Required work ->
Reproduce the listing verbatim from the line containing "Which, out of" through the end of the listing, both ends included. Omit the pictures.

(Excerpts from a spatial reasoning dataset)
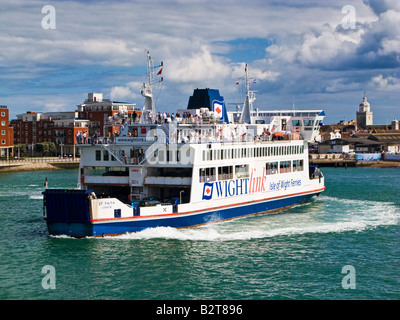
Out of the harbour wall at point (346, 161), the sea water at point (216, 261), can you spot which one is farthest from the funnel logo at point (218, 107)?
the harbour wall at point (346, 161)

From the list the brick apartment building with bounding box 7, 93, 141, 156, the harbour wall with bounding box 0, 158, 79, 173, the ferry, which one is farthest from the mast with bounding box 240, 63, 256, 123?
the brick apartment building with bounding box 7, 93, 141, 156

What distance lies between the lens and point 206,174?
37719 mm

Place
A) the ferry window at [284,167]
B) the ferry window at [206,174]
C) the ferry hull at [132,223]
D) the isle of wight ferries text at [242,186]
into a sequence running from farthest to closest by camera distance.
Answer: the ferry window at [284,167] → the isle of wight ferries text at [242,186] → the ferry window at [206,174] → the ferry hull at [132,223]

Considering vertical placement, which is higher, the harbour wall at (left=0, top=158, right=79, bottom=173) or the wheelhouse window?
the wheelhouse window

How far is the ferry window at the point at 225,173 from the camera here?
128ft

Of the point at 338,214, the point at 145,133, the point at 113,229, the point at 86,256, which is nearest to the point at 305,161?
the point at 338,214

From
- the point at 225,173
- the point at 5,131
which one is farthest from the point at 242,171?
the point at 5,131

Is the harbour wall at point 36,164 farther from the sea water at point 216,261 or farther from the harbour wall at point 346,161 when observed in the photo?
the sea water at point 216,261

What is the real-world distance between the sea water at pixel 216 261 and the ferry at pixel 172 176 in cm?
103

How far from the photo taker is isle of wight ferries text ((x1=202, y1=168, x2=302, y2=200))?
124 ft

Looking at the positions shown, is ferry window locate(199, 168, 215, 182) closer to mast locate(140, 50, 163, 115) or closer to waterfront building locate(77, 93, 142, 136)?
mast locate(140, 50, 163, 115)

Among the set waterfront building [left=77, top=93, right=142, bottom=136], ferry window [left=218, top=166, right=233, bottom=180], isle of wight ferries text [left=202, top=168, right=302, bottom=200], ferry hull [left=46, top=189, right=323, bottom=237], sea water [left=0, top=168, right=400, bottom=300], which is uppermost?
waterfront building [left=77, top=93, right=142, bottom=136]

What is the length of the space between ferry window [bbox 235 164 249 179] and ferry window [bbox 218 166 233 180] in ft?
2.55
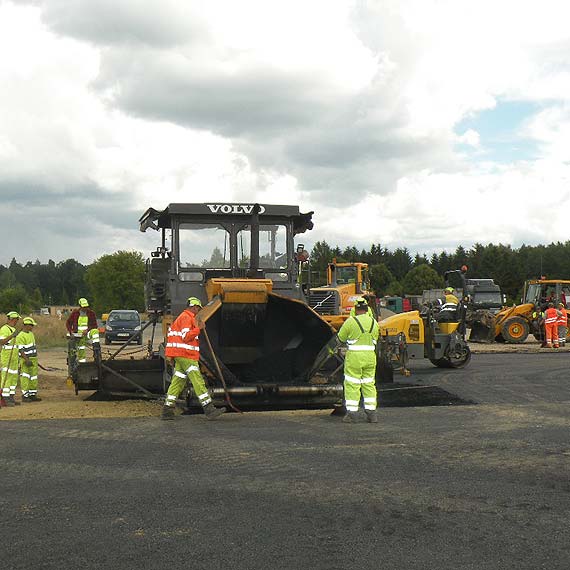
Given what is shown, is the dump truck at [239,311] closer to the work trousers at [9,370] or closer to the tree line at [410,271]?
the work trousers at [9,370]

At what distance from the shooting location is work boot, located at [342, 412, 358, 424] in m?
10.3

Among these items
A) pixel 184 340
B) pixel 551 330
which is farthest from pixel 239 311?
pixel 551 330

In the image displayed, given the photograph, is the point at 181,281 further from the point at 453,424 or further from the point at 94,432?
the point at 453,424

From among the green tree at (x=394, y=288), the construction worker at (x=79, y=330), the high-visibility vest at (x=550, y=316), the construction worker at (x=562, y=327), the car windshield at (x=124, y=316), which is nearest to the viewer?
the construction worker at (x=79, y=330)

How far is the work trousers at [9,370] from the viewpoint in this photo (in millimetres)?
13031

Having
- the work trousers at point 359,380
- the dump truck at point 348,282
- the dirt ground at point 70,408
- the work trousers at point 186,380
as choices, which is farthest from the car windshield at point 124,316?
the work trousers at point 359,380

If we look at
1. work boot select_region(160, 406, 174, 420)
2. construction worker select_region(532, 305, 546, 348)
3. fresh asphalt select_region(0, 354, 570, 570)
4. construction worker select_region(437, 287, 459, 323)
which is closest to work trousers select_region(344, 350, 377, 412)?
fresh asphalt select_region(0, 354, 570, 570)

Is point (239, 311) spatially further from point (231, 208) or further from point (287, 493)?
point (287, 493)

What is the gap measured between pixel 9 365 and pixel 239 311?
4.53m

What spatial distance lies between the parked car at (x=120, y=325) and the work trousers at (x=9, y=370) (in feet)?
62.3

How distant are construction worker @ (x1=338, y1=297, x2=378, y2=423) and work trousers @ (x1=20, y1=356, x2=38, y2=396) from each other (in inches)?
236

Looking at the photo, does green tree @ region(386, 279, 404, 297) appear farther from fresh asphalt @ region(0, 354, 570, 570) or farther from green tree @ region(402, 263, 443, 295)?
fresh asphalt @ region(0, 354, 570, 570)

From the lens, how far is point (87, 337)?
1606cm

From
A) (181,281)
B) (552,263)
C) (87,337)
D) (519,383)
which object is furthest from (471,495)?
(552,263)
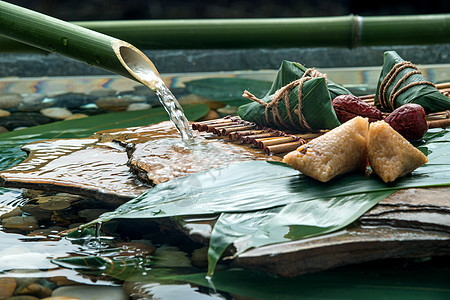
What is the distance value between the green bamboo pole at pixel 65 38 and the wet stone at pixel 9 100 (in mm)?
1761

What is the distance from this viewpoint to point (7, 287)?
4.34ft

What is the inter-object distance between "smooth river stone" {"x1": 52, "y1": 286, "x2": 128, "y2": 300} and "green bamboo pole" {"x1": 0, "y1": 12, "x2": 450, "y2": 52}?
7.87 ft

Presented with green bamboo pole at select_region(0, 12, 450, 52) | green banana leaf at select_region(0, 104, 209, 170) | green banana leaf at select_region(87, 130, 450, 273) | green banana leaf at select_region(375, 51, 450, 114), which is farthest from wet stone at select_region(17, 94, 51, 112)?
green banana leaf at select_region(375, 51, 450, 114)

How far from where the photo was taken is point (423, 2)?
4.69 meters

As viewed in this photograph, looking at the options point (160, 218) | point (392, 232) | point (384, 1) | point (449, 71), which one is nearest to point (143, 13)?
point (384, 1)

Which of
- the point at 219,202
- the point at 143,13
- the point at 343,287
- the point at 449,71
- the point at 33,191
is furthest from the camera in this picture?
the point at 143,13

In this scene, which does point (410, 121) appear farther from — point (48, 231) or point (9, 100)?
point (9, 100)

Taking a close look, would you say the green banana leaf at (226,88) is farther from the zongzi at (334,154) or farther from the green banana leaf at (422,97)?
the zongzi at (334,154)

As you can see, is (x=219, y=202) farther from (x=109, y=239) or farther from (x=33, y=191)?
(x=33, y=191)

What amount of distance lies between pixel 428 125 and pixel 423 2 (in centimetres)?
283

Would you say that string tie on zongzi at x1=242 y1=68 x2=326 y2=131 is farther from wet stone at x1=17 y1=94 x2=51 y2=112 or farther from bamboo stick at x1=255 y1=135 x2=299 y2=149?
wet stone at x1=17 y1=94 x2=51 y2=112

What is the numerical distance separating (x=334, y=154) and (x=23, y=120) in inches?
77.2

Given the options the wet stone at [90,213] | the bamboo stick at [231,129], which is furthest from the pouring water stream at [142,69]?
the wet stone at [90,213]

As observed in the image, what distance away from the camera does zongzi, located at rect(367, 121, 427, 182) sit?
1.54 meters
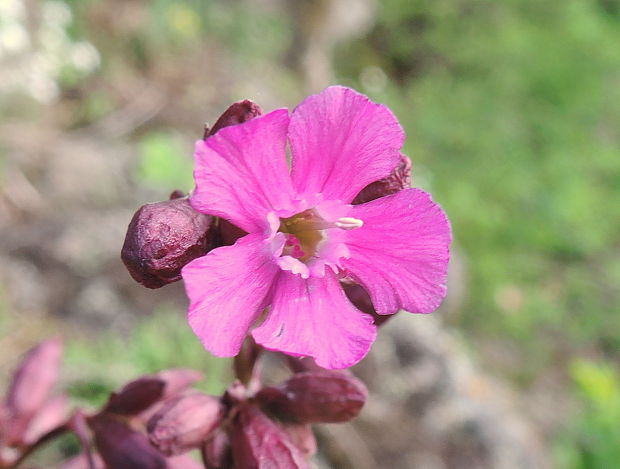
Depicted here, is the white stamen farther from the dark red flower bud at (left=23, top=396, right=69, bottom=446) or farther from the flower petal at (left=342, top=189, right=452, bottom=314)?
the dark red flower bud at (left=23, top=396, right=69, bottom=446)

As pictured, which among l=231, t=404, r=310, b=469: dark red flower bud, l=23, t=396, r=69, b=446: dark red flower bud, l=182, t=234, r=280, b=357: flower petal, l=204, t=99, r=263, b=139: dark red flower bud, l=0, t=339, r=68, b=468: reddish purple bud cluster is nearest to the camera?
l=182, t=234, r=280, b=357: flower petal

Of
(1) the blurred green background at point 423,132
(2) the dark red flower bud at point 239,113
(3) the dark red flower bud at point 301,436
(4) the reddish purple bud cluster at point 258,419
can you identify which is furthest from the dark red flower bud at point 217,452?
(1) the blurred green background at point 423,132

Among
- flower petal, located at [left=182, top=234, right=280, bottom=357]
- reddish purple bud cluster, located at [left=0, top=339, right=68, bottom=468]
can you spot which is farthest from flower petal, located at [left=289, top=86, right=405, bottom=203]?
reddish purple bud cluster, located at [left=0, top=339, right=68, bottom=468]

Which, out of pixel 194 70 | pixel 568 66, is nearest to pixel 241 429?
pixel 194 70

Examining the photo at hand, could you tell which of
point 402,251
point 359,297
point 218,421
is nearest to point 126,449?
point 218,421

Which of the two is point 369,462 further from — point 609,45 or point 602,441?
point 609,45

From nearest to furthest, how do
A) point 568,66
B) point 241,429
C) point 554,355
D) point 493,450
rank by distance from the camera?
point 241,429, point 493,450, point 554,355, point 568,66

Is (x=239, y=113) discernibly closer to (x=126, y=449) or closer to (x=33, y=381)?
(x=126, y=449)
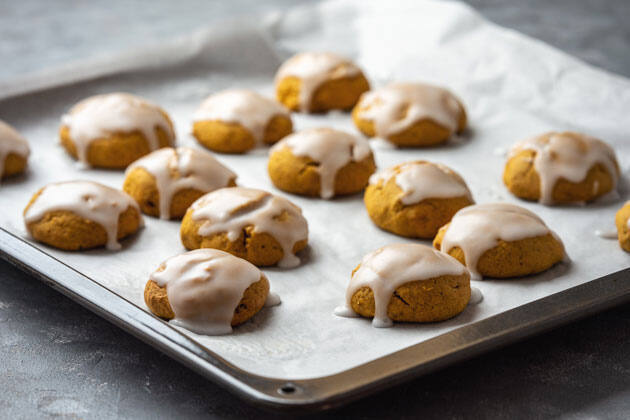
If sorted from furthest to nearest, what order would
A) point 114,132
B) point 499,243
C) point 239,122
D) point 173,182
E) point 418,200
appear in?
point 239,122
point 114,132
point 173,182
point 418,200
point 499,243

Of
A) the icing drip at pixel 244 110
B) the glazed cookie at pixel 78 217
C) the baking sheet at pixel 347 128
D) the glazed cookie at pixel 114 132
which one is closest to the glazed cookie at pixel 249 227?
the baking sheet at pixel 347 128

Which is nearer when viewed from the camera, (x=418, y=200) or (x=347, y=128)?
(x=418, y=200)

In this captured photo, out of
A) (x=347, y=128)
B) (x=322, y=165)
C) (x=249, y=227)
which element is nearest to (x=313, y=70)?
(x=347, y=128)

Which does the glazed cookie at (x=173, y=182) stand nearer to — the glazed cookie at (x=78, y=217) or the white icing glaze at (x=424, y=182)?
the glazed cookie at (x=78, y=217)

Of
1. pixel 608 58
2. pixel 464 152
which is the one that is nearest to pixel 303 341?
pixel 464 152

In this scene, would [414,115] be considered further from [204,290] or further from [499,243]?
[204,290]

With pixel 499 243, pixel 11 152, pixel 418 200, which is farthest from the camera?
pixel 11 152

Finished answer ->
Which, out of pixel 194 70 | pixel 568 66, is nearest to pixel 241 429?
pixel 194 70

Examining the photo at hand, could you tell which of
point 402,251
point 359,297
point 218,421
is nearest to point 126,449?
point 218,421

Which of the two is point 369,462 further from — point 609,45 or point 602,441?
point 609,45

From nearest to furthest, how do
A) point 568,66
B) point 241,429
C) point 554,355
D) point 493,450
rank by distance from the camera?
point 241,429, point 493,450, point 554,355, point 568,66

Is (x=239, y=113) discernibly closer to (x=126, y=449) or closer to (x=33, y=381)?
(x=126, y=449)
If sorted from furthest to nearest, what order would
A) point 114,132
B) point 499,243
C) point 239,122
D) point 173,182
E) point 418,200
appear in?
point 239,122
point 114,132
point 173,182
point 418,200
point 499,243

Of
A) the icing drip at pixel 244 110
B) the glazed cookie at pixel 78 217
C) the baking sheet at pixel 347 128
D) the glazed cookie at pixel 114 132
which one is closest to the glazed cookie at pixel 249 227?
the baking sheet at pixel 347 128

Which is nearer when viewed from the camera, (x=418, y=200) or (x=347, y=128)?
(x=418, y=200)

In this captured photo, out of
A) (x=347, y=128)
B) (x=322, y=165)
C) (x=249, y=227)
which element is nearest to (x=313, y=70)?
(x=347, y=128)

Which does the glazed cookie at (x=173, y=182) stand nearer to — the glazed cookie at (x=78, y=217) or the white icing glaze at (x=424, y=182)?
the glazed cookie at (x=78, y=217)

Of
1. pixel 608 58
2. pixel 464 152
which is the one that is nearest to pixel 303 341?
pixel 464 152

In this scene, would [414,115] be considered further from [204,290] or further from [499,243]?
[204,290]

With pixel 499 243, pixel 11 152, pixel 418 200, which is farthest from the camera?
pixel 11 152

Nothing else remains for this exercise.